Work item: Out of the lines below, please list those that hold the string "site".

Data in this exercise:
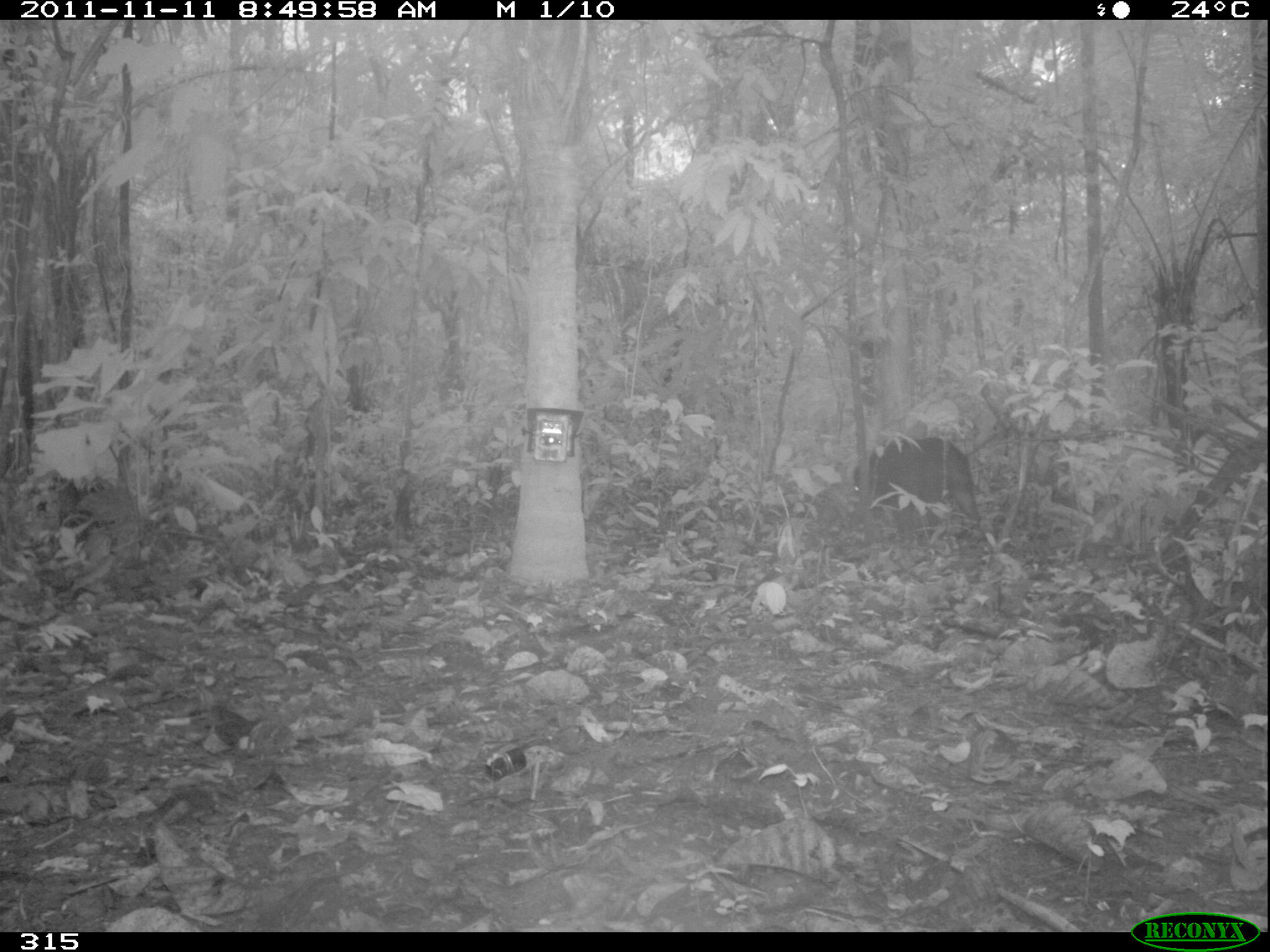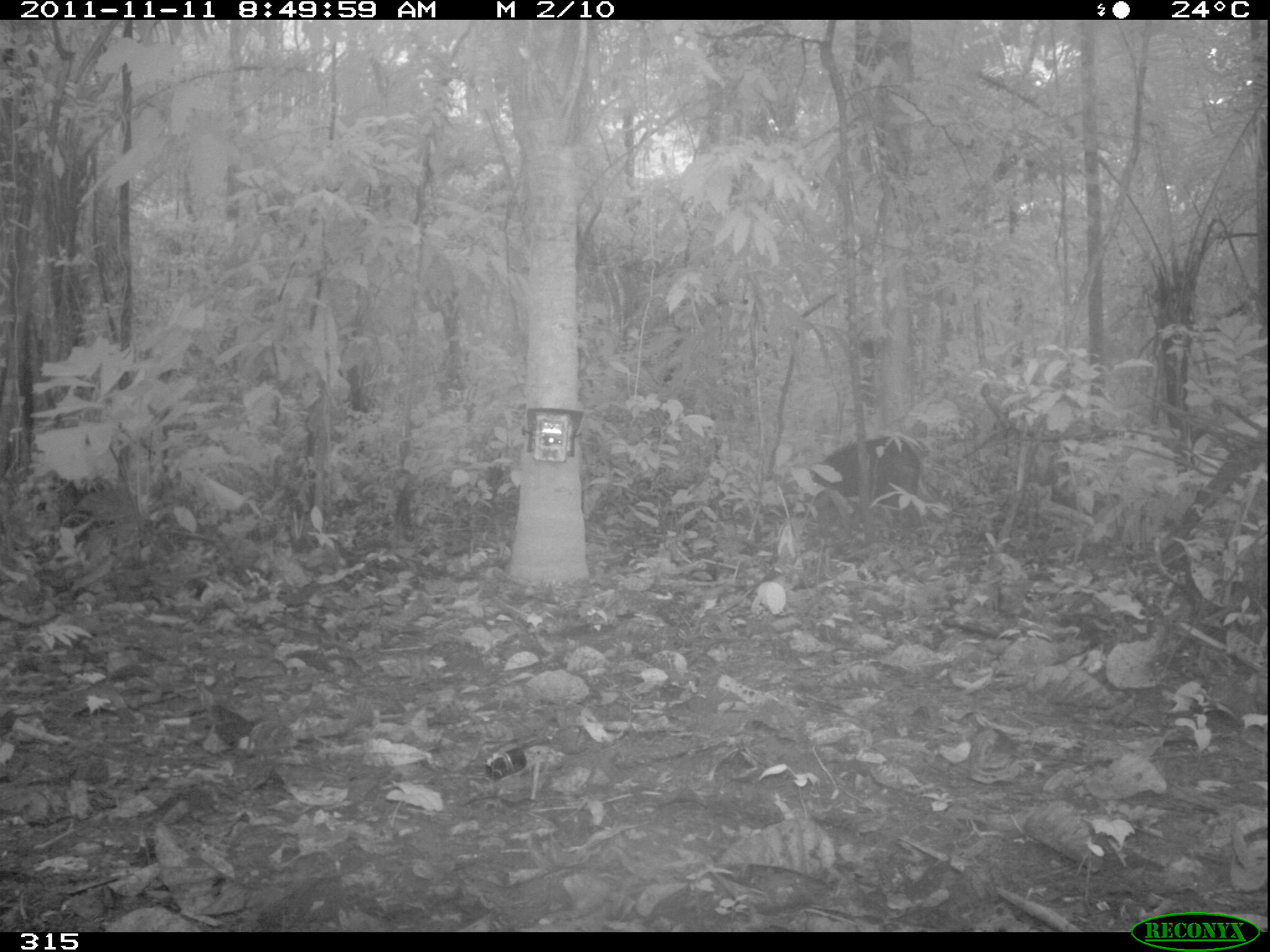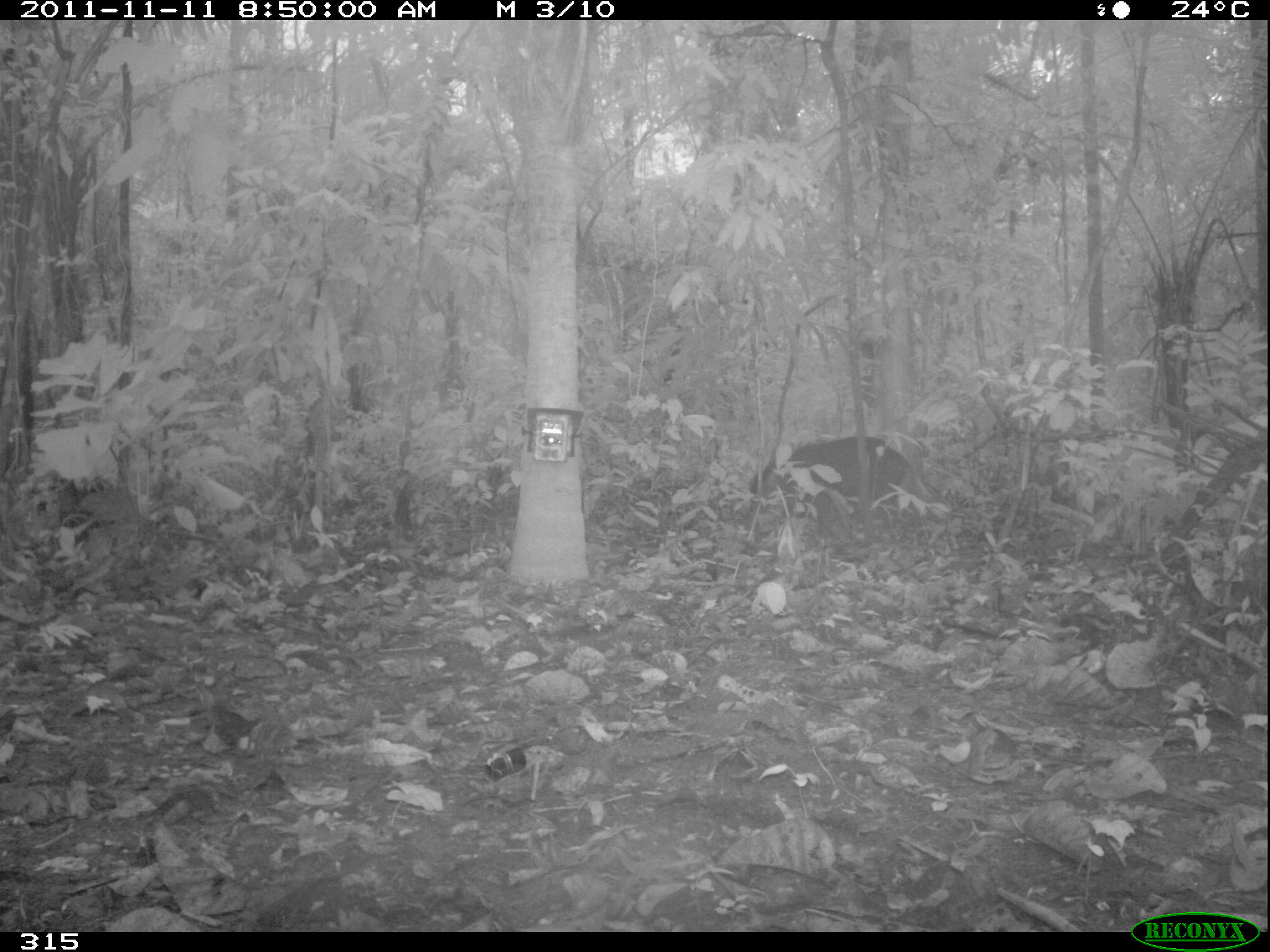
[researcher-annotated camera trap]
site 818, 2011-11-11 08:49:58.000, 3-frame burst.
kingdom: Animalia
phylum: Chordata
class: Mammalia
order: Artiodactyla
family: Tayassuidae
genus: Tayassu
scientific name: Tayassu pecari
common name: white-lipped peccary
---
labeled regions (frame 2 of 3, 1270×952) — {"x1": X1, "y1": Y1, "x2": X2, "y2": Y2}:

==

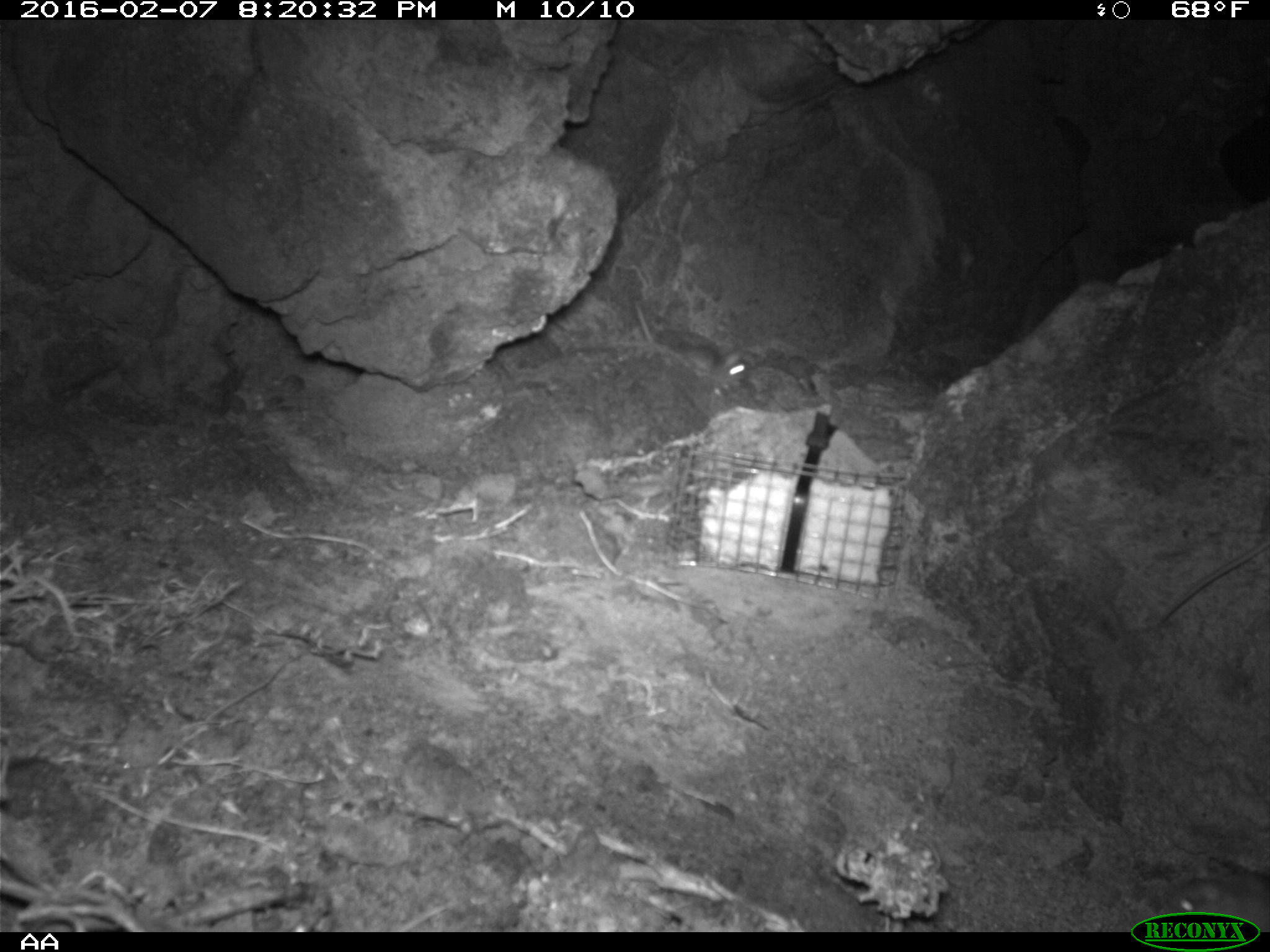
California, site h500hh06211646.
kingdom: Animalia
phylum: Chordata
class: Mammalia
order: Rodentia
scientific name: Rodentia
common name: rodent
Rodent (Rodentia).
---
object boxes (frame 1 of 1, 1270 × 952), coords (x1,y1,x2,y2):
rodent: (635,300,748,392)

Output below:
site 818, 2011-11-11 08:49:58.000, 3-frame burst.
California, site h500hh06211646.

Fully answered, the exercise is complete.